Problem requirements: Recast the lines below as a numbered list, skipping any blank lines and leaving out the pictures.

##### Records supplied

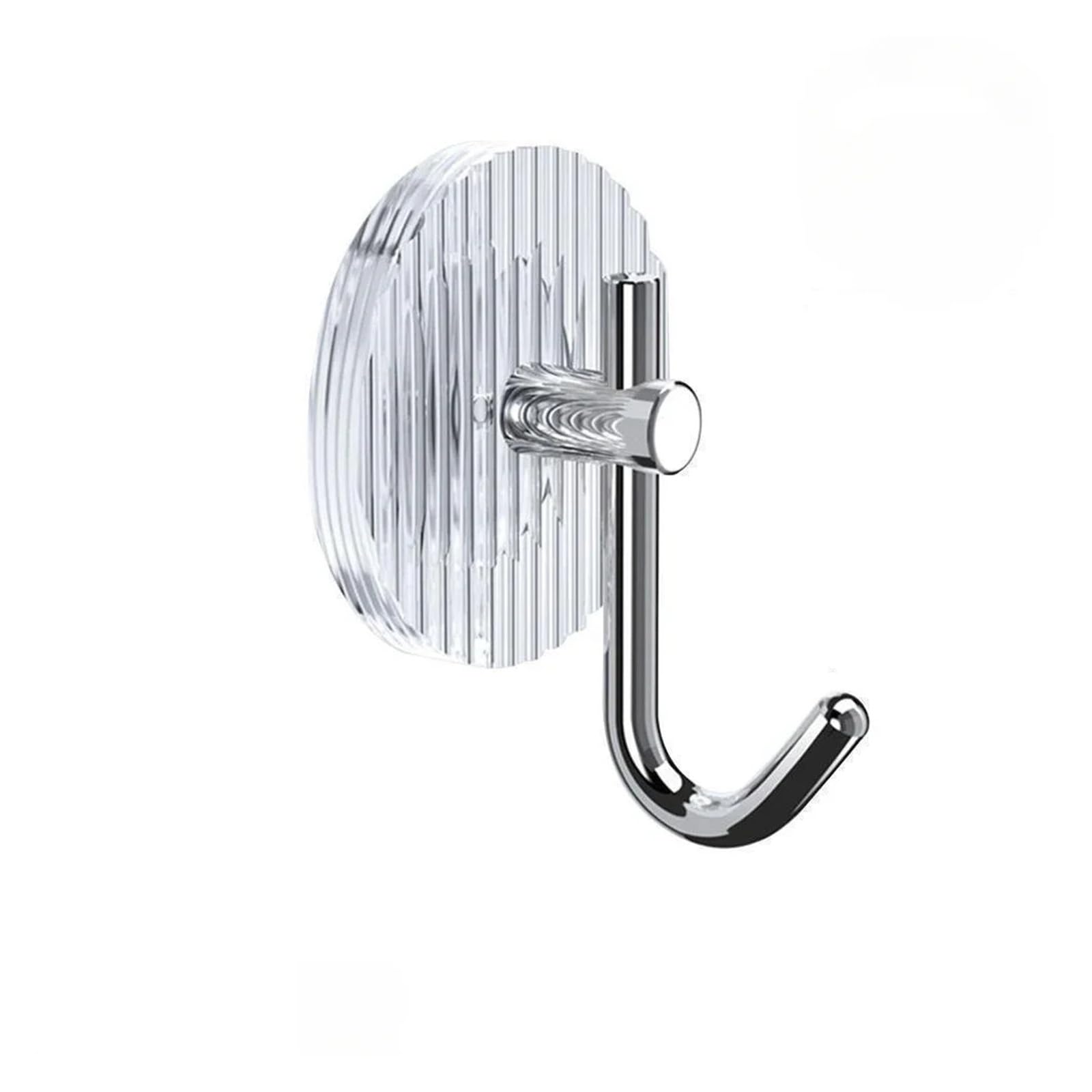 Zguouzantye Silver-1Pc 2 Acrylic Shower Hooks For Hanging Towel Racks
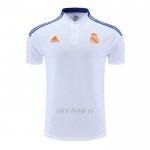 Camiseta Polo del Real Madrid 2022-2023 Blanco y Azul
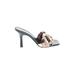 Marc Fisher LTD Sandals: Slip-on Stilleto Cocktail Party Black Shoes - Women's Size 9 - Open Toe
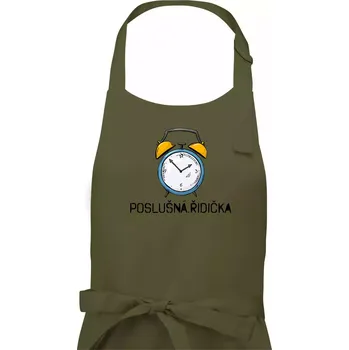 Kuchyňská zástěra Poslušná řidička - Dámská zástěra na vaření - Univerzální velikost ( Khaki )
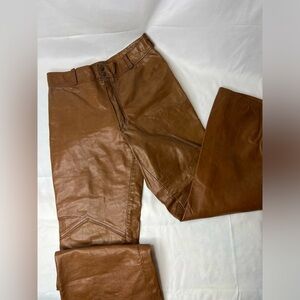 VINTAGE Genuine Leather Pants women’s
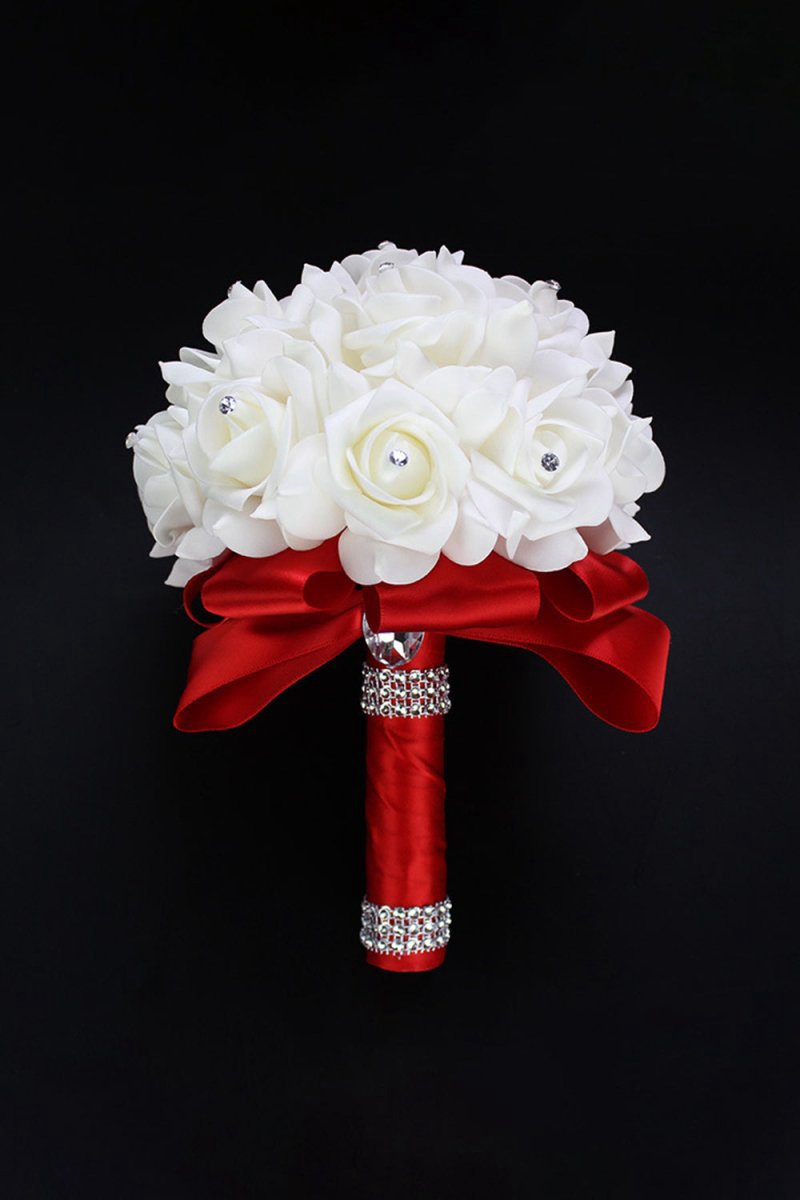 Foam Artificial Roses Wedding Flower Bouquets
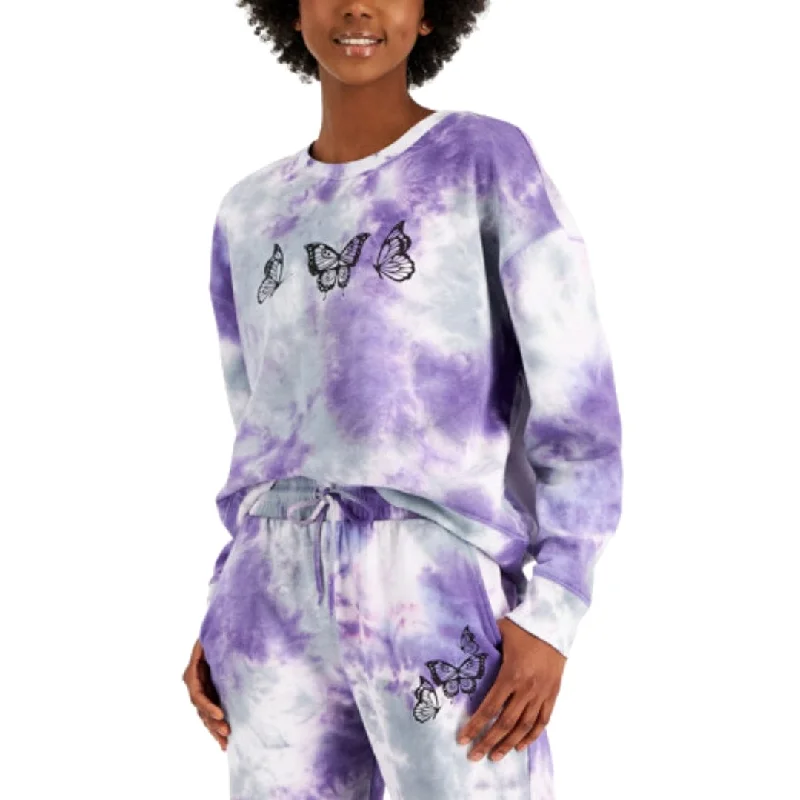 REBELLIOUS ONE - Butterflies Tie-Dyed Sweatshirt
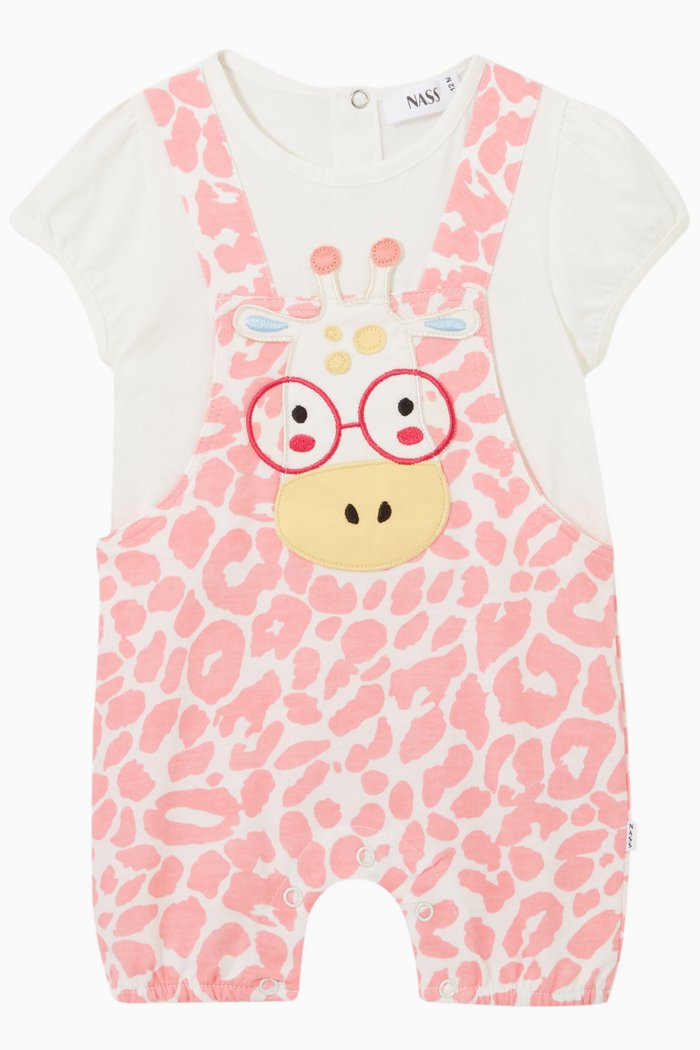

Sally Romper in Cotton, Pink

##########

Result below:
1.  Zguouzantye Silver-1Pc 2 Acrylic Shower Hooks For Hanging Towel Racks
2.  Camiseta Polo del Real Madrid 2022-2023 Blanco y Azul
3.  Marc Fisher LTD Sandals: Slip-on Stilleto Cocktail Party Black Shoes - Women's Size 9 - Open Toe
4.  Kuchyňská zástěra Poslušná řidička - Dámská zástěra na vaření - Univerzální velikost ( Khaki )
5.  VINTAGE Genuine Leather Pants women’s
6.  Foam Artificial Roses Wedding Flower Bouquets
7.  REBELLIOUS ONE - Butterflies Tie-Dyed Sweatshirt
8. Sally Romper in Cotton, Pink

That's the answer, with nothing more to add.